▶ _JOB A_:
From the listing below, extract every line that contains the string "road".
══════════════════════════════
Thursday, August 30, 2007

The Stare - II

(this post is in continuation to "The Stare" posted earlier)

.......it took some doing, but I found I could relax and hold the glance if I simply stopped working to figure out what the other person was thinking. I had to force myself to stop reading every twitch, every sideways glance, every brush of the hair. When I walked in the door, when I stuck out my hand, when I said "Hi?" I turned my gaze toward the pupil of the person's eye. It really was a process of searching it out, looking at the black of the eye only, holding my glance there, and waiting until the eye color registered in my periphery.

It worked, too. Females could not hold my glance longer; men moved faster. This worked with colleagues. With friends. Even with Auto-drivers, whom I looked at in their rearview mirrors. I began to gain better control over these transactions by searching out their eyes. It took only a few seconds, but I could plainly see what they were looking for. Here is what I saw: No matter how much attention they appeared to be giving me, no matter how slowly they spoke or how long they paused after greeting me, it was evident that these people were initially treating me like every other guy who walked in off the street, trying to figure me out and see how fast they could get me what I wanted before moving on.

The eye contact changed all that. You realize you have X-ray vision. You had the right blade. With my eyes, I calmed them, slowed them down, and did so without knocking them over or humiliating them. I used my eyes to upset the indifference of their routines and simply register my presence. It worked every time. They didn't know me, but then, suddenly, it seemed they did. I did not need to bargain much. The doorman perked up when I arrived at the dad’s office and stood up straighter when I walked out.
══════════════════════════════
▶ _JOB B_:
In the post on holding another person's gaze, how did the writer look at auto-drivers?
══════════════════════════════
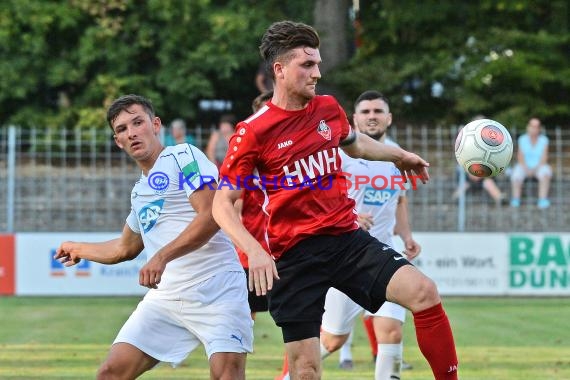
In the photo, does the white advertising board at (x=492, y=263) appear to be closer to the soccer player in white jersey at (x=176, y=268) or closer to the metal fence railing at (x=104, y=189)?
the metal fence railing at (x=104, y=189)

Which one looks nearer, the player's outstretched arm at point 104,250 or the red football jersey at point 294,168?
the red football jersey at point 294,168

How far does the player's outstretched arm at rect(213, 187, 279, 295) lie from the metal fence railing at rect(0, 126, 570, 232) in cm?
1227

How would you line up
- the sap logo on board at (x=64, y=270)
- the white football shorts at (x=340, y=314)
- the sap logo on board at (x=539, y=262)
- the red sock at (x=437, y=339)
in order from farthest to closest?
the sap logo on board at (x=64, y=270) < the sap logo on board at (x=539, y=262) < the white football shorts at (x=340, y=314) < the red sock at (x=437, y=339)

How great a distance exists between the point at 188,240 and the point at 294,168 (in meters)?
0.70

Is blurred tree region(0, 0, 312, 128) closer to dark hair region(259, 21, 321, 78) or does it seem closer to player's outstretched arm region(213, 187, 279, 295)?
dark hair region(259, 21, 321, 78)

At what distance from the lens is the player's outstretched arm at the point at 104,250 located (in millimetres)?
6910

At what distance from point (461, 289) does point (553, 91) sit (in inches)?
379

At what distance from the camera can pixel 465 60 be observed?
26297mm

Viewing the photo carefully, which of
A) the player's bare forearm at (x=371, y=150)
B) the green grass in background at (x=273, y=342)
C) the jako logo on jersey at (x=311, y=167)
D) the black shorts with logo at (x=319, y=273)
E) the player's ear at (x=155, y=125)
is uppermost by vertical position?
the player's ear at (x=155, y=125)

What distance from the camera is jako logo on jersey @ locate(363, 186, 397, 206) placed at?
954 centimetres


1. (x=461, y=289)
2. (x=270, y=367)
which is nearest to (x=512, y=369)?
(x=270, y=367)

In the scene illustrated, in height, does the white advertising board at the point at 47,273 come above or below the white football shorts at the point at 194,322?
below

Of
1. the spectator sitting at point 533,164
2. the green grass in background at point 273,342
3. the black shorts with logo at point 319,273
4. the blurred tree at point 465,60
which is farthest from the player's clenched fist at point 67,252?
the blurred tree at point 465,60

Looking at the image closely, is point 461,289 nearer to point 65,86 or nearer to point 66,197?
point 66,197
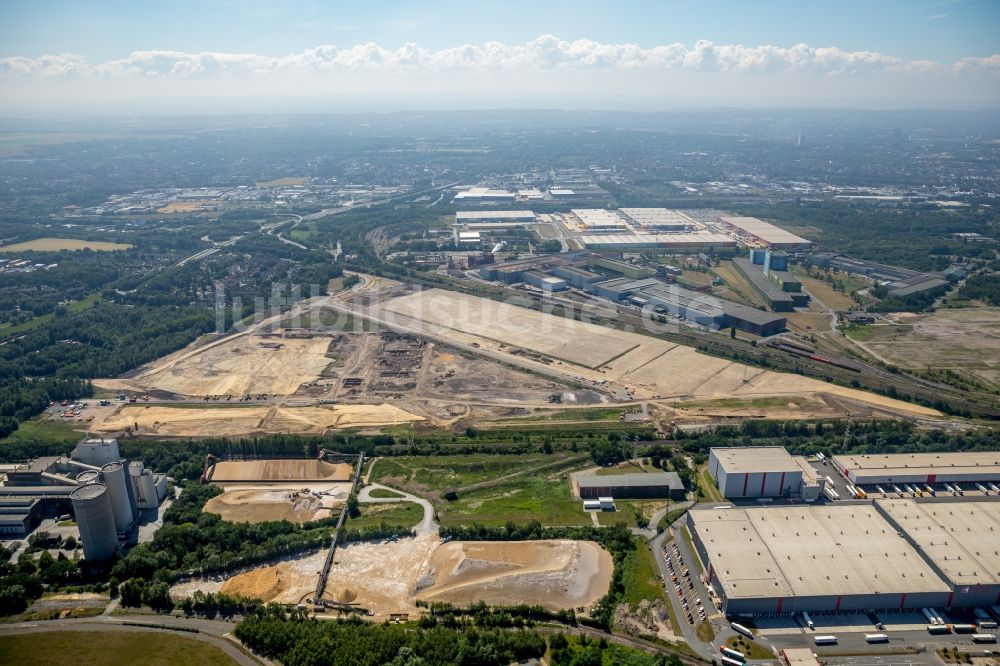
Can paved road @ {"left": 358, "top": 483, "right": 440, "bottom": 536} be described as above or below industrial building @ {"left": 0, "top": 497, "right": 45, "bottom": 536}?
below

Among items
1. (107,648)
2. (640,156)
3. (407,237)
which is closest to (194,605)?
(107,648)

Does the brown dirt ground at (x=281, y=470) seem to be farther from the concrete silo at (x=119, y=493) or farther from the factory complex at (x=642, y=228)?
the factory complex at (x=642, y=228)

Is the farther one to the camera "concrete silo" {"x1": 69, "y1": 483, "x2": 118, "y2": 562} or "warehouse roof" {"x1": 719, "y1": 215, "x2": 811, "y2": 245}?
"warehouse roof" {"x1": 719, "y1": 215, "x2": 811, "y2": 245}

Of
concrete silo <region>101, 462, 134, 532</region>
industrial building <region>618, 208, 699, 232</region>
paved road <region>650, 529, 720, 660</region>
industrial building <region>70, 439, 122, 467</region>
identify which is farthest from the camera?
industrial building <region>618, 208, 699, 232</region>

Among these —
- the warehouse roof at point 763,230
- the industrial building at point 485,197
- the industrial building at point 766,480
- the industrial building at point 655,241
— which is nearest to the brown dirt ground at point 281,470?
the industrial building at point 766,480

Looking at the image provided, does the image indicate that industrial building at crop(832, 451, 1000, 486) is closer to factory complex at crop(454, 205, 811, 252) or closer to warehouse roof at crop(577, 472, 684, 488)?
warehouse roof at crop(577, 472, 684, 488)

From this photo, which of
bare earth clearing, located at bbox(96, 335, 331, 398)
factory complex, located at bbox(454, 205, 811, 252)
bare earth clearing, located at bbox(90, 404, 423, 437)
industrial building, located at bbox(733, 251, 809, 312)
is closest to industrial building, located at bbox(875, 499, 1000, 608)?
bare earth clearing, located at bbox(90, 404, 423, 437)

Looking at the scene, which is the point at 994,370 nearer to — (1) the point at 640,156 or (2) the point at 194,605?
(2) the point at 194,605
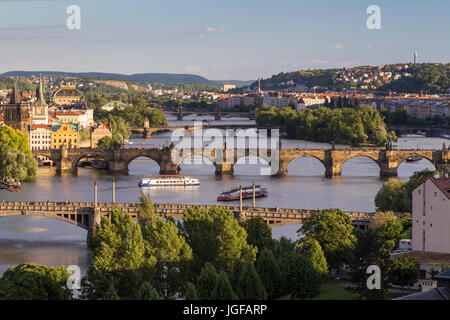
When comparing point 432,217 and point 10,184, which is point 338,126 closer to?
point 10,184

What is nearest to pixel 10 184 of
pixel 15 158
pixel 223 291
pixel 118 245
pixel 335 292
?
pixel 15 158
══════════════════════════════
▶ _ANSWER A_:
Can paved road @ {"left": 358, "top": 483, "right": 440, "bottom": 536} be described as above or below industrial building @ {"left": 0, "top": 497, "right": 45, "bottom": 536}?
paved road <region>650, 529, 720, 660</region>

▶ _ANSWER B_:
In their rearview mirrors.